Now we all know that change is hard and expecting anything to happen overnight is naïve, but small changes in perceptions and practices now could have significant impact later. The preclinical models that we have all invested years and years in developing are effective if we use them correctly. This starts with concise protocol design and ends with consistent data evaluations. In clinical trials new drugs will be facing patients with established disease. The research community can use this assumption to design more rigorous preclinical experiments. In the clinic, tumors are well established within the origin tissue with a vascular bed in place to ensure survival at the time treatment is initiated. We can mimic this environment preclinically with either subcutaneous or orthotopic implants by just allowing the tumor to grow and become more established. The time that it takes for tumors to become established is highly dependent on the tumor line and the implant location. Subcutaneous tumors can be monitored easily with standard calipers to ensure progressive growth. Orthotopic models are a bit trickier to ensure that the tumor is actively growing unless you have the ability to image the tumors over time. This relatively straightforward step would save time and money that is wasted on false positive results generated from studies designed to treat tumors that are not at all or only barely established. At the time of final data analysis scientist and drug developers need to also alter how they define an active new drug. Using the clinical standards as a guideline for activity would decrease the number of new drugs being pushed into the clinic that inevitably fail. This starts with a shift away from tumor growth inhibition endpoints to the clinically translatable endpoints CRs, PRs, and overall all increase in survival.

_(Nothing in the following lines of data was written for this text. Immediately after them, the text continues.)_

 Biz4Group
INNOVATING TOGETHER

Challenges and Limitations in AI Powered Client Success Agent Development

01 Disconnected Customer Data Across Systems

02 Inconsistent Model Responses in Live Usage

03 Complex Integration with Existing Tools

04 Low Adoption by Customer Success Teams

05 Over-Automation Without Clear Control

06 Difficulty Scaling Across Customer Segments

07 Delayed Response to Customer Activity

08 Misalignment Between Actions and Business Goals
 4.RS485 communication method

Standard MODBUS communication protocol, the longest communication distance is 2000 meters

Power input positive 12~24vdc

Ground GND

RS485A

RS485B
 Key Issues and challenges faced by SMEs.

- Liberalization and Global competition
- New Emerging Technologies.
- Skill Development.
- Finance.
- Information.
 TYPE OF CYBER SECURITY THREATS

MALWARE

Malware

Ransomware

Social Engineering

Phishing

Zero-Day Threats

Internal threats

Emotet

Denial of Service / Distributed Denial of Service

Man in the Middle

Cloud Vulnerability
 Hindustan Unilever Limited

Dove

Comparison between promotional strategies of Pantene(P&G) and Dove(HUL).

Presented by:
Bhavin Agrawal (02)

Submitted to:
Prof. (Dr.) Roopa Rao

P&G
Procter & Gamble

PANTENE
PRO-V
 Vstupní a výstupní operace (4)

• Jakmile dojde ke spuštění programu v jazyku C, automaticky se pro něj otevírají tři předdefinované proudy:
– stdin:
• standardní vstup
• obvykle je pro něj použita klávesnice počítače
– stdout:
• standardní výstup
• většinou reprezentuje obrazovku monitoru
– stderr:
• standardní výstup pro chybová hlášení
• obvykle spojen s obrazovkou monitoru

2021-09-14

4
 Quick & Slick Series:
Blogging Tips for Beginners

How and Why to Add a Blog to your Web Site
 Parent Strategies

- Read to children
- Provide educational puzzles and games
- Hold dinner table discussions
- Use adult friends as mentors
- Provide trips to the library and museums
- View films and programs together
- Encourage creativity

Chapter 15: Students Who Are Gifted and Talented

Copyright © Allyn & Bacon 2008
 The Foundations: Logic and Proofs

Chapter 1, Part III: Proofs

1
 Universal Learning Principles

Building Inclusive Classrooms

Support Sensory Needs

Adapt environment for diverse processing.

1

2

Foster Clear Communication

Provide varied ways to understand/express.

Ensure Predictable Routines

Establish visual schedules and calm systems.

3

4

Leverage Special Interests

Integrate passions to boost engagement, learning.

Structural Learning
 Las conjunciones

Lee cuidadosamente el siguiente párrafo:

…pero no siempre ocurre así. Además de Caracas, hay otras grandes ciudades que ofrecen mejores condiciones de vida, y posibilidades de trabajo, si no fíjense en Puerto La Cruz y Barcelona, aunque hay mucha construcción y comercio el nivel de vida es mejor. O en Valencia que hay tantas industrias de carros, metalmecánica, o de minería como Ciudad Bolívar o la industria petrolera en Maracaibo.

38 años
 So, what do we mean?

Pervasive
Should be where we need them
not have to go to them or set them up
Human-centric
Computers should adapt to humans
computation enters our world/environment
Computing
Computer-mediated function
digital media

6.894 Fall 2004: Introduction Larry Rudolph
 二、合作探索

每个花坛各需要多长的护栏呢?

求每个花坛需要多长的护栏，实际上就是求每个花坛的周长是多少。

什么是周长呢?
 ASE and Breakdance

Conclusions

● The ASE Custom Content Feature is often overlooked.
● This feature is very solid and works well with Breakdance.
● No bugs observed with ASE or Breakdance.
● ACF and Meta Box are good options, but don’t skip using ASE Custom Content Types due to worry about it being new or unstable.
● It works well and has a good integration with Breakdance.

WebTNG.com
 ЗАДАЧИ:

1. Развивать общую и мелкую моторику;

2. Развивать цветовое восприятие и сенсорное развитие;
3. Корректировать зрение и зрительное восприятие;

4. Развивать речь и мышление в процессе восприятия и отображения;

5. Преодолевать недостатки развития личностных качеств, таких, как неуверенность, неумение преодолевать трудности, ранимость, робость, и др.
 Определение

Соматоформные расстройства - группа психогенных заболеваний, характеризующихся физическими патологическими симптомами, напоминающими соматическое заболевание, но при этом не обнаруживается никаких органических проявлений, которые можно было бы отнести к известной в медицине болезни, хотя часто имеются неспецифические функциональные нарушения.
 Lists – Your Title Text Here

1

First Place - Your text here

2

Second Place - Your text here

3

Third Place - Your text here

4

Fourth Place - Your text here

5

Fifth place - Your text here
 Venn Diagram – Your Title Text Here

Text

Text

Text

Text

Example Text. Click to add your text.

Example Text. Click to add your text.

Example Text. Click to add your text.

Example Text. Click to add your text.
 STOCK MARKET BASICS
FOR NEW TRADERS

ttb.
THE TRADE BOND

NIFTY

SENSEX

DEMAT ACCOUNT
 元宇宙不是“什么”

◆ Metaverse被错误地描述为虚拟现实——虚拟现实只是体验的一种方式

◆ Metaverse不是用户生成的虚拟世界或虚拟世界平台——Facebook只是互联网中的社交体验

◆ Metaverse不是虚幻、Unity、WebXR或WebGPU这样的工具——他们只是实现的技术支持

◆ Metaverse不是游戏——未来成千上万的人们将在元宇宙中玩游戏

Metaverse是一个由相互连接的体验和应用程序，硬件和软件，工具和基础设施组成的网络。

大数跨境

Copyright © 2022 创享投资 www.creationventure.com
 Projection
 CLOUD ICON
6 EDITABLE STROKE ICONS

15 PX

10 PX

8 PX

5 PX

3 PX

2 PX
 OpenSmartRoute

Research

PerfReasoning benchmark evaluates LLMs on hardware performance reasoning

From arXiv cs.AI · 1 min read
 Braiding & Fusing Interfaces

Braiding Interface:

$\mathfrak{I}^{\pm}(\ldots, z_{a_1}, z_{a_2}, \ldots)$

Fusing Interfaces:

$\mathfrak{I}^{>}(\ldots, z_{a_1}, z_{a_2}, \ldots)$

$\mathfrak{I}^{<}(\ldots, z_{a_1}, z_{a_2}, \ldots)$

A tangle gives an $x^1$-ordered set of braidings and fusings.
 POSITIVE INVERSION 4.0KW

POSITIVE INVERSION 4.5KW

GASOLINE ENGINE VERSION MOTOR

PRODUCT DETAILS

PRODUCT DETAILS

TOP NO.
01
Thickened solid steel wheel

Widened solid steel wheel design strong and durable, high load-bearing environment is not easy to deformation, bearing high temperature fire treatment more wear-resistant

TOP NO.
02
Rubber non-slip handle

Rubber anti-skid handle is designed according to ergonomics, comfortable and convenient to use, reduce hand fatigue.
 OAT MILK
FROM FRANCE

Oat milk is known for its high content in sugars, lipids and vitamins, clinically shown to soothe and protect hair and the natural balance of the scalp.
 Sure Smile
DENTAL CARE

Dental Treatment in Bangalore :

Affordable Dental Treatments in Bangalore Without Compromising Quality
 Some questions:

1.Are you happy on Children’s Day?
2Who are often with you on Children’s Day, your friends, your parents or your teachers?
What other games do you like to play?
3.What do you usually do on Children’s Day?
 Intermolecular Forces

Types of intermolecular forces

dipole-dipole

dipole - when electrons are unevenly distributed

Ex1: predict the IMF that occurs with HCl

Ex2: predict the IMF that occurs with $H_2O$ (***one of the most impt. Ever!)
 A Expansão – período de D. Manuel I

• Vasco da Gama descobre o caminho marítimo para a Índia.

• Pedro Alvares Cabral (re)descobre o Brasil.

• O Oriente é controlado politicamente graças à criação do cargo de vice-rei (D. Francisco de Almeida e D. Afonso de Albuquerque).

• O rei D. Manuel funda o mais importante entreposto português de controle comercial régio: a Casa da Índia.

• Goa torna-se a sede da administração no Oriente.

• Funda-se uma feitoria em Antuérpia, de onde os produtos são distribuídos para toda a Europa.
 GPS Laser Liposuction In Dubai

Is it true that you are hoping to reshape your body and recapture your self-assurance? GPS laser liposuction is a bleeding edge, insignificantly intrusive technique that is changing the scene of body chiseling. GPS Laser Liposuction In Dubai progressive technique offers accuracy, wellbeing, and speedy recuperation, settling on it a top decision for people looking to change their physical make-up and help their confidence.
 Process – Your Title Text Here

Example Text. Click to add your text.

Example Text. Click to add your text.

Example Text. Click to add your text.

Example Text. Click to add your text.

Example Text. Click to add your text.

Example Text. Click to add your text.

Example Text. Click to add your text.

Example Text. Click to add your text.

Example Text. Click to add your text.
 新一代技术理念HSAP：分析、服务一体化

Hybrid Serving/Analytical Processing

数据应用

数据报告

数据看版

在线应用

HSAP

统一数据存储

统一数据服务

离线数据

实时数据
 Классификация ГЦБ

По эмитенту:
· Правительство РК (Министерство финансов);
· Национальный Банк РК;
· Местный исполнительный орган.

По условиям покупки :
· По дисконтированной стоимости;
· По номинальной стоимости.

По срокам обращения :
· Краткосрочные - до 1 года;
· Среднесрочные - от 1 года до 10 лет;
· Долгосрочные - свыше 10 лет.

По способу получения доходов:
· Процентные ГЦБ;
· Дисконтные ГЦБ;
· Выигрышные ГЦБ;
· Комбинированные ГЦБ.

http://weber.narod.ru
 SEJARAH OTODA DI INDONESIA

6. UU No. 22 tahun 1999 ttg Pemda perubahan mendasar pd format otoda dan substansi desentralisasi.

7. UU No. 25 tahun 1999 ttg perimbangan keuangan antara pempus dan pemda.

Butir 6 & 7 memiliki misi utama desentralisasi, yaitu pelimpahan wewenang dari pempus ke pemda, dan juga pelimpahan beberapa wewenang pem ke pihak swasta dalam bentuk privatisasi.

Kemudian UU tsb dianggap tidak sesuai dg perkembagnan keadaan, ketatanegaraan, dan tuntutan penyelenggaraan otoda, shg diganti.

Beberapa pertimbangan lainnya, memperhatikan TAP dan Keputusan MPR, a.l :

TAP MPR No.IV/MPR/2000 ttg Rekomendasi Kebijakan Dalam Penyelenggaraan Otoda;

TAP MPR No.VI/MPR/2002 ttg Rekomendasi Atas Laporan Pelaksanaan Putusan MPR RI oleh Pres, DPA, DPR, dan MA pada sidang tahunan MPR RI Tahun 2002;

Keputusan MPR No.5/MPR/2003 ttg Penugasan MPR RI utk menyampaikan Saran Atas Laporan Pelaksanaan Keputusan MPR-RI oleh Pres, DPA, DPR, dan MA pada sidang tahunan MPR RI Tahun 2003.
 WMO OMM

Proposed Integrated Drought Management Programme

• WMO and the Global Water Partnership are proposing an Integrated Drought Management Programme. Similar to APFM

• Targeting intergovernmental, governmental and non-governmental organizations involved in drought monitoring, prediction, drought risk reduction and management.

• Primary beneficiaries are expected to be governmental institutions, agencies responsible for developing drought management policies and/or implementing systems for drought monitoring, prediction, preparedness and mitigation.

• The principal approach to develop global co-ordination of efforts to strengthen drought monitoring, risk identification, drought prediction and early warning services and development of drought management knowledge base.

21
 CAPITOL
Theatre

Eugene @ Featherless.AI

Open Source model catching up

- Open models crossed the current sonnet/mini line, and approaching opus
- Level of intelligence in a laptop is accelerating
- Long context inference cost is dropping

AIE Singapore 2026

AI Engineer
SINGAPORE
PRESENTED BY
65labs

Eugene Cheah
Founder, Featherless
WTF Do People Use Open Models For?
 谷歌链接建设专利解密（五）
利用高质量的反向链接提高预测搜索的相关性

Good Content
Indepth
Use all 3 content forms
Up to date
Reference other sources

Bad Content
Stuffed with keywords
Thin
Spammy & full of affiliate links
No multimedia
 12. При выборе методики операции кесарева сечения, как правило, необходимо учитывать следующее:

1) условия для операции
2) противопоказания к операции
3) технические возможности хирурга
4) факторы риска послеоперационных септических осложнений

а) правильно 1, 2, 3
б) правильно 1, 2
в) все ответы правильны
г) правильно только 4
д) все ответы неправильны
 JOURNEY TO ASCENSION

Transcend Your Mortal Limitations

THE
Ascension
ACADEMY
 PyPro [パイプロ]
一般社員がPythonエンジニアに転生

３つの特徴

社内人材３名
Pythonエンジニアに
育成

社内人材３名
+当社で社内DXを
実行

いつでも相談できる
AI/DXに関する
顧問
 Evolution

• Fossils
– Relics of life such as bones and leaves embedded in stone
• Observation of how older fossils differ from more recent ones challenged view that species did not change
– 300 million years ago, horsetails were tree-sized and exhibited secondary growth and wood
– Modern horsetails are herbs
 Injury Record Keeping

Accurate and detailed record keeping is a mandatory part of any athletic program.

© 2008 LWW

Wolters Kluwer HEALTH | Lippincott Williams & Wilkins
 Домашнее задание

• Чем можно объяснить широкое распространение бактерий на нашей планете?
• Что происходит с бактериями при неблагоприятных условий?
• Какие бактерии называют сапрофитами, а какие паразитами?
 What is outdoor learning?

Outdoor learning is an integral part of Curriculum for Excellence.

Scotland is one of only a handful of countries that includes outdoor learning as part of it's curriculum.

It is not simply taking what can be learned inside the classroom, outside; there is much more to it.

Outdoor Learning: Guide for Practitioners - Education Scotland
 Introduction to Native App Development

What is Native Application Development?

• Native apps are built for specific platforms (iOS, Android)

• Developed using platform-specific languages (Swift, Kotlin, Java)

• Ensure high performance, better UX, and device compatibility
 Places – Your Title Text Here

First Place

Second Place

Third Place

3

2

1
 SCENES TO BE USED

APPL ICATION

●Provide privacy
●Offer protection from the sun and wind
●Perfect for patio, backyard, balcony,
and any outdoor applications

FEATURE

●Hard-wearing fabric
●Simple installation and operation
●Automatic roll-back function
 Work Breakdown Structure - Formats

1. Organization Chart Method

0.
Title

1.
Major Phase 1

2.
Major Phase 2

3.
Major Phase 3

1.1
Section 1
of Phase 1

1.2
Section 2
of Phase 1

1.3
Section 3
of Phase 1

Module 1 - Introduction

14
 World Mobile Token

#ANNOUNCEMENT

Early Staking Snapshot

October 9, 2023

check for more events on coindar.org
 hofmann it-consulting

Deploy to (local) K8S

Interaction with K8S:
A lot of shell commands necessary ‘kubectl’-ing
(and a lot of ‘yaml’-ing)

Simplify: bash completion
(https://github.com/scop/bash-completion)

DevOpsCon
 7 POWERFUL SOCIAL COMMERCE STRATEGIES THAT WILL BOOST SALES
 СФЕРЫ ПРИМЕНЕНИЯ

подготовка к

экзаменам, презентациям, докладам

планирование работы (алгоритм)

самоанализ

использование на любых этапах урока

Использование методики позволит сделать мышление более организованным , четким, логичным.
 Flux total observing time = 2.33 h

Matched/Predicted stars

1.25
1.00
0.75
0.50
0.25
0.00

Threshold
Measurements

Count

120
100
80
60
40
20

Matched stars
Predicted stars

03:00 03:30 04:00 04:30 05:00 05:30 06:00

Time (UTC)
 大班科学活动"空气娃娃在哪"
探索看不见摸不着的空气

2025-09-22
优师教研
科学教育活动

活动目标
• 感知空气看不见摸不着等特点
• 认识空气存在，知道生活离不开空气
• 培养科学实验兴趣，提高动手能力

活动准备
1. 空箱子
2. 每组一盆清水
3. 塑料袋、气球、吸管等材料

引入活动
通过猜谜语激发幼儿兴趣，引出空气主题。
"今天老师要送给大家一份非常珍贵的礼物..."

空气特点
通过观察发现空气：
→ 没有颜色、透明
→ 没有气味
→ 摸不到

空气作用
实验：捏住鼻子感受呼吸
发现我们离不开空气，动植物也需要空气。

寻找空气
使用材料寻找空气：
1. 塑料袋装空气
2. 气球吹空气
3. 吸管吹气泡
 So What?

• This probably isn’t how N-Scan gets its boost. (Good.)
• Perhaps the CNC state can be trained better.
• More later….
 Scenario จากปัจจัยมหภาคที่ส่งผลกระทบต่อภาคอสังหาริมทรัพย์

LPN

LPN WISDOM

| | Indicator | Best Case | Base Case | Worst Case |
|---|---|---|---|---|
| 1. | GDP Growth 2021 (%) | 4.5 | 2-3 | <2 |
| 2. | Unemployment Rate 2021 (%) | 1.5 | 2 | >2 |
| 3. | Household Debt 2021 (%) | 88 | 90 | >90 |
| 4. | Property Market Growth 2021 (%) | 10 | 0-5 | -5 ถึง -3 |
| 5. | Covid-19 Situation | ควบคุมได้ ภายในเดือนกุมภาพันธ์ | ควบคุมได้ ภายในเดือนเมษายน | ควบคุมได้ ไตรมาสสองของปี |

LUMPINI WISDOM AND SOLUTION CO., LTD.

This is no small request; trying to convince an entire field of scientists and drug developers to look at their preclinical efficacy data more diligently and hold it to a more robust set of standards will clearly impact the perceived success rate. However, if more effort is invested into optimizing these new drugs preclinically rather than pushing them into the clinic too early their chances of real success would increase. All of this, in the long run would save time, money, and potential lives.

1Thomas TW, Burns J, Audette J, Corrol A, Dow-Hygelund C, Hay M. Clinical development success rate 2006-2015.  BIO Industry Analysis June 2016.

2Kamb A. What’s wrong with our caner models? Nature Reviews February 2005; Vol. 4.

3Ruggeri BA, Camp F, Miknyoczki S. Animal models of disease: Pre-clinical animal models of cancer and their applications and utility in drug discovery. Biochemical Pharmacology 2014; Vol. 87, 150-161.

4Berttotti A, Trusolino L. From bench to bedside: dose preclinical practices in translational oncology need some rebuilding? JNCI 2013; Vol. 105, Issue 19.